Laird is 88 years young, and he has stayed put since coming to Virginia Tech in 1939 from his alma mater, Davidson.
He coached the baseball team for 30 years and the basketball team for eight, from 1947-55. He also was an assistant coach in football. What position did he coach in football? "One year it was the backs, another year it was the linebackers," Laird said. "Wherever I was needed."
In basketball and baseball, he coached alone. Now, a powerhouse such as Arizona has eight baseball coaches.
"One year [Baltimore Orioles coach] Johnny Oates stuck around to finish up his degree and he helped me out," Laird said.
Laird is a man of great humor, a pleasant man, a man whose impact on Sampson's life caused him to fund Friday's ceremony.

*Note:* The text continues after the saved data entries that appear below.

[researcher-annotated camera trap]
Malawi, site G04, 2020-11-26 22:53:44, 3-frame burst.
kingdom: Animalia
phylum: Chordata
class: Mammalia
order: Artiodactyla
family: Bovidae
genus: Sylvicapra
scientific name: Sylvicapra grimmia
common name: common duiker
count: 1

A plaque honoring Laird will be attached to the Tech dugout at English Field.
Sampson, ironically, was a basketball player.

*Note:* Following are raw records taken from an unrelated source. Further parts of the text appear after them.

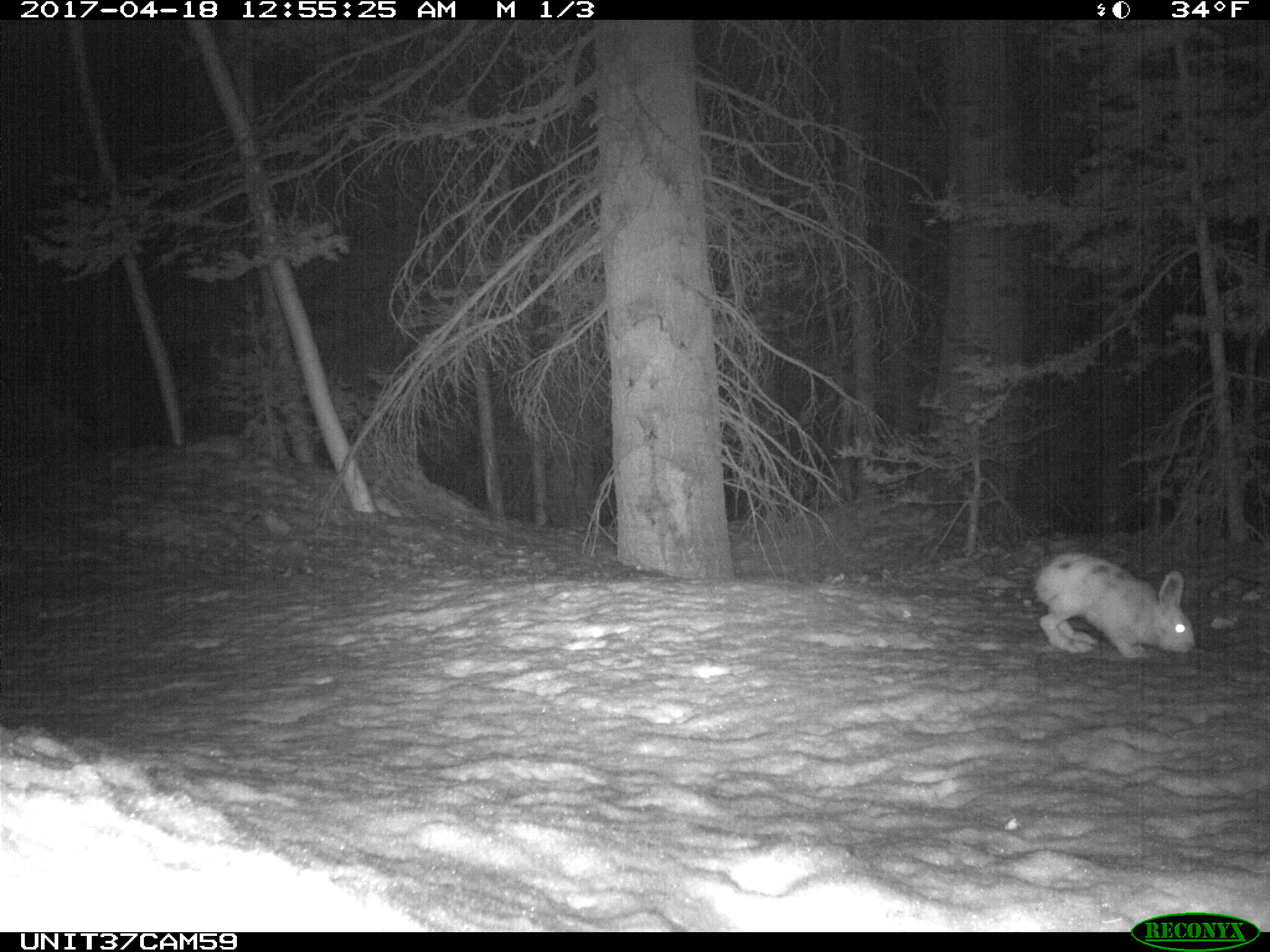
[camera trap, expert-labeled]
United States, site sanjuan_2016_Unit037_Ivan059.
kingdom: Animalia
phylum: Chordata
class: Mammalia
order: Lagomorpha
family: Leporidae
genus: Lepus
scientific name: Lepus americanus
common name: snowshoe hare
Lepus americanus (snowshoe hare).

Laird recalls the time when Tech was practicing in old War Memorial Gym, and the wrestling team was drilling at the other end of the court. "One of the basketballs went over there," Laird said. "We sent a guy over to get it and they pinned him."
Laird graduated from Davidson in 1926, and that fall he became the head coach at nearby Catawba. Of football, basketball and baseball. His salary, he recalled, "was a couple of thousand [dollars]."

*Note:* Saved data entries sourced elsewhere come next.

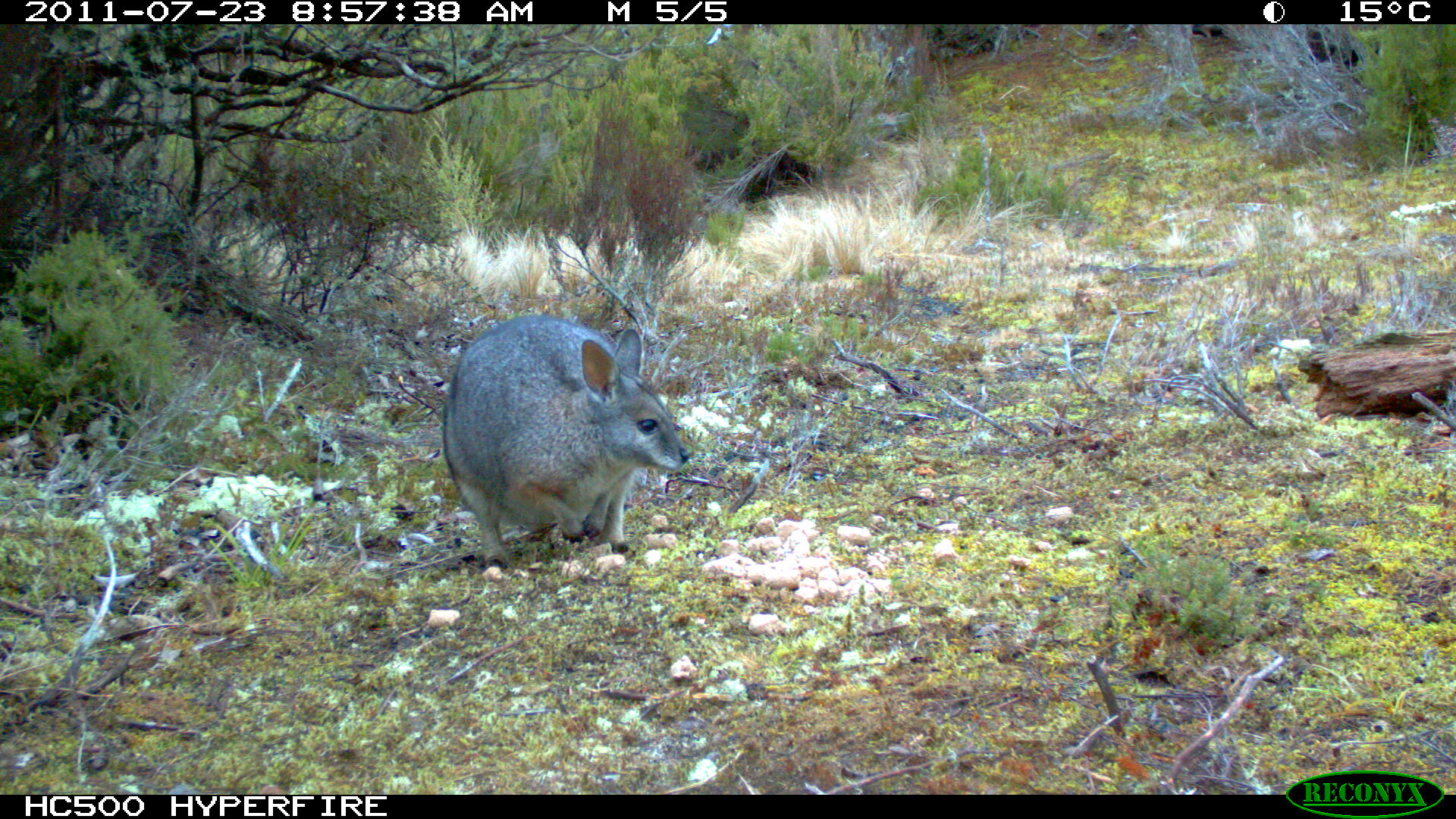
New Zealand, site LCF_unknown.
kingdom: Animalia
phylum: Chordata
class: Mammalia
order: Diprotodontia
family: Macropodidae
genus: Notamacropus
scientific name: Notamacropus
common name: wallaby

During World War II, Laird served as the coach of the baseball team for the Naval Pre-Flight at Chapel Hill, N.C. One of his players was Ted Williams, just two years after Williams hit .406 for the Boston Red Sox.
Laird's other players included Johnny Pesky, a career .307 hitter who later managed the Red Sox, and Harry Craft, who managed Kansas City and Houston. A fourth big-leaguer was Buddy Hassett, first baseman for the Yankees. "I carried the bats out," Laird said with a smile.
As for his military career, Laird said, "The only danger I encountered was getting hit in the belly with a slug of bourbon."
Laird doesn't drink any more, but he remains a smoker. Somebody told him that would kill him. "I'm more worried about a jealous husband," responded Laird, a widower after 55 years of marriage to Sis, who became as permanent an institution around Tech as her husband.
Laird's baseball teams won 343 games and lost 275, with four ties. They didn't play 60-70 games in college ball, as they do today in a situation that has forced the NCAA to make a cut to 54 games starting next year.
One reason for the shorter schedule during Laird's coaching days was - obviously - the size of the staff. Baseball couldn't start until basketball ended, although, Laird said, "Sometimes they overlapped a little, just like football and basketball."
But that was a gentler time, and Tech was coached by a gentle man - a member of the College Baseball Coaches Hall of Fame, enshrined in 1971, and the school's own Hall of Fame as of 1983.
When the weather is warm and the sun shines on English Field, Greene Flake "Red" Laird can still be found, watching a few innings from the top of the stands.
Friday, he approached Tech coach Chuck Hartman before the game against South Carolina.
"You want to say something?" Hartman asked.
"No," said Red Laird. "I want to take batting practice."